Peter and the wolf: why it’s always Peter’s fault (part 2)

Bet you didn’t know even a wolf can face-palm.

“I won’t hear any arguments, no matter how foolish you think you job this week is,” Mother said as she sorted her prized gourds.

Peter sat heavily on a bag of barley in the corner of their tiny house.  “It’s not that I think it’s foolish, it’s just that I’m needed helping raise the Tchialsky’s roof this week.  Any of the young kids can watch the sheep and goats.”

Mother’s eyes sparkled when she found an especially plump gourd.  “Must tell Lana about this one–it’s easily bigger than her stupid little squash from last week.”

Peter reclined on the grain bag.

“Peter, dear, I think we all know why are are taking the chore of watching the flock this week.”

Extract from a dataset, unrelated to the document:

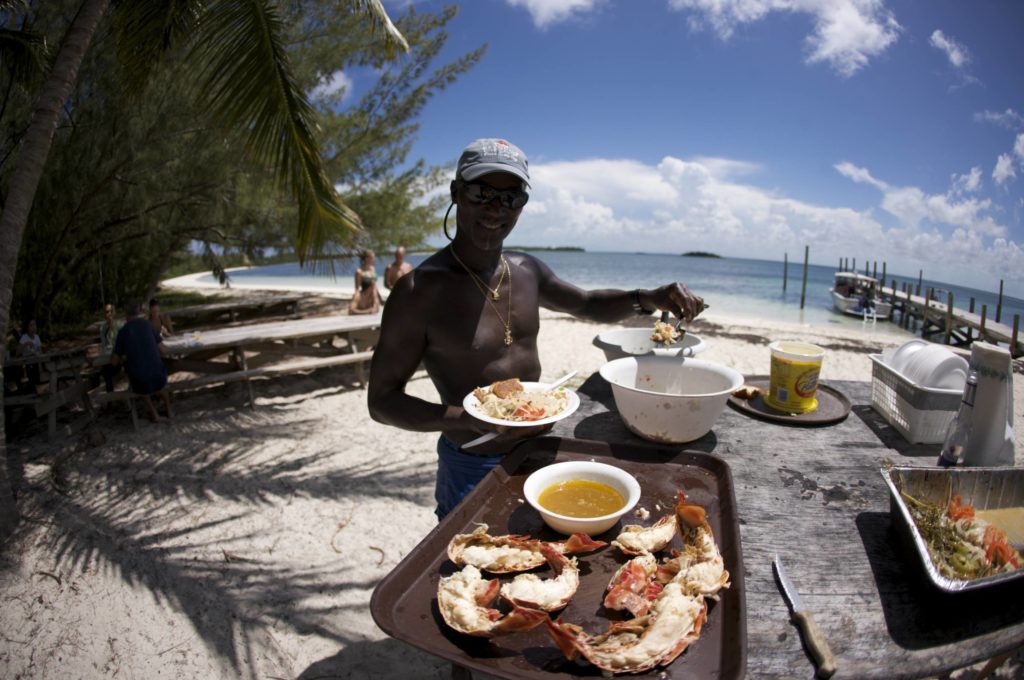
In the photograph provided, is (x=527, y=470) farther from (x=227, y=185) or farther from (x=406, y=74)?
(x=406, y=74)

“And why is that, mother?”

“Because of your airs.  The priest saw you climbing to the top of the cross beam once, hooting like a Jew caught in the money jar.”  She picked out another decent gourd.  “Likely trying to get the girls to look at you again.”

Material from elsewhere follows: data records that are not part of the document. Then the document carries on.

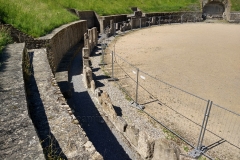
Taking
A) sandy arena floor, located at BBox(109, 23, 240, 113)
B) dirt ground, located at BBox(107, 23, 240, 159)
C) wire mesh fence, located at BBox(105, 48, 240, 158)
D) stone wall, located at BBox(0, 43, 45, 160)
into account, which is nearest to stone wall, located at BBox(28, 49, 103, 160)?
stone wall, located at BBox(0, 43, 45, 160)

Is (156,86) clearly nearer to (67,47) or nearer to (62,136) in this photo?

“I am strong.  That’s why I hold the damn crossbeam in place!”

“No such puffing-up language or vain glory in this house.  Do you want to tempt the evil eye with such exaggeration?”

Peter stood.  “No chance.  All the evil eyes seem stuck in the faces of the Rashikov sisters!” He then ran, knowing his mother could fling a less-prized gourd at him immediately.

That night, terror struck the sheep’ and goats’ pens near Peter’s tiny watch hovel.  Silver and black wolves had obviously scouted the place for days while youngsters watched the flocks.  Despite the presence of a much older young man, Peter, they attacked.

Peter felt as though he’d been rooted to the ground for half an hour, but it was really only a few seconds before the wolves carried off the last of the bleating animals.

An entire winter’s worth of milk, cheese, and in some cases, needed fur.  Every goat and lamb vanished.

Stunned, Peter started his deep night’s slog back toward the village.  When he finally arrived, he knocked on the Mayor’s house.

His wife answered the door.  She turned ashen at Peter’s face.  “Ma’am, I’m so sorry, it happened so fast—but wolves took both the flocks.”

There was a heart-beat, then a great peal of laughter erupted from the woman.  “Oh dear boy, you had me going there for a moment!  Herbert, wake up, Peter’s got something to say!”

Peter couldn’t believe his ears.  They didn’t believe him.  They thought he was just playing for attention like a child.  He backed away toward the snowy city square.

“WOLVES!” he bellowed.  “Wolves took the flocks!”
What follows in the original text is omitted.